Dejaremos la taberna para la semana que viene. No tengo ganas de ponerme a hablar de Hermandades que entran a formar parte de Nuestra Semana Santa, con anuncio de por medio de la Agrupación de Cofradías, sin que ellas mismas hayan dado el ok.

O ponerme a comentar el rumore, rumore, otro más hecho realidad, del amigo Herencia. Su comunicado por redes deja claro que todo es una galaxia inventada que ni el mismo George Lucas hubiera tramado como se ha hecho en la Cofradía, para en tan pocas palabras, mentir tanto.

Que si la Hermandad tal se quiere mover de día, que si la otra también… ¡Bah! Han de aceptar que se muevan donde se muevan, son las Cofradías del día que la gente descarta por ver algo más, como diría, atractivo. Que se muevan donde quieran, o donde los dejen, mañana mismo la Agrupación echa los dados y saca un comunicado… que tengan suerte en su lote.

Como les digo, mi taberna sigue abierta para todos, podemos celebrar muchísimas cosas.
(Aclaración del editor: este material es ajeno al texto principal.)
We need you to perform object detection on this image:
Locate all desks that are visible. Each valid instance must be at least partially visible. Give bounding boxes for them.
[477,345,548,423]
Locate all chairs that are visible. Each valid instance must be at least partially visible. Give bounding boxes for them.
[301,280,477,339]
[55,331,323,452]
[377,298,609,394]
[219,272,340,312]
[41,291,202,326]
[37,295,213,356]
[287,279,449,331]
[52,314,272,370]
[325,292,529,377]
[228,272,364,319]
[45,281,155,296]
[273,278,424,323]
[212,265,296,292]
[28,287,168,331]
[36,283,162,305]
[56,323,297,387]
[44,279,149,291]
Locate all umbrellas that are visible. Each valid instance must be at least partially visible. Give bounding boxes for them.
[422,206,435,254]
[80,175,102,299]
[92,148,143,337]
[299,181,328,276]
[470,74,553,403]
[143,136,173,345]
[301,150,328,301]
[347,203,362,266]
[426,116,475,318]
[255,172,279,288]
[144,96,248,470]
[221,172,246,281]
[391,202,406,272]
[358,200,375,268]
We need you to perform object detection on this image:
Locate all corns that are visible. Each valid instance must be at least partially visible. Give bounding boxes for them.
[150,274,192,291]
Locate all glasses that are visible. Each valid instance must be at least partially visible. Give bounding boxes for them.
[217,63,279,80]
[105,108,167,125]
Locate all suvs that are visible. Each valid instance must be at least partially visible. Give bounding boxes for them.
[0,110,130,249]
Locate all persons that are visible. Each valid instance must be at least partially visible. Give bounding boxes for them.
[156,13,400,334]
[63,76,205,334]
El domingo hay perol, lo paga Don Carlos, aunque creo que me van a acudir más nazarenos de luz y más ex-costaleros, que miembros de su ya, oficialmente, antigua cuadrilla de Santiago.

Por cierto, sobre lo que se cuece en esa casa, me encontré paseando hace un rato con un parroquiano que me dijo que andan tanteando a maestros en la faena, a herederos de raza y tronío y a algún artista conocido y consagrado, con nueva cuadrilla reciente. Y que alguna calabaza se han llevado. Pero de esto hablaremos otro día.

Un abrazo a todos mis parroquianos y perdonen la tardanza, no todo va a ser trabajar.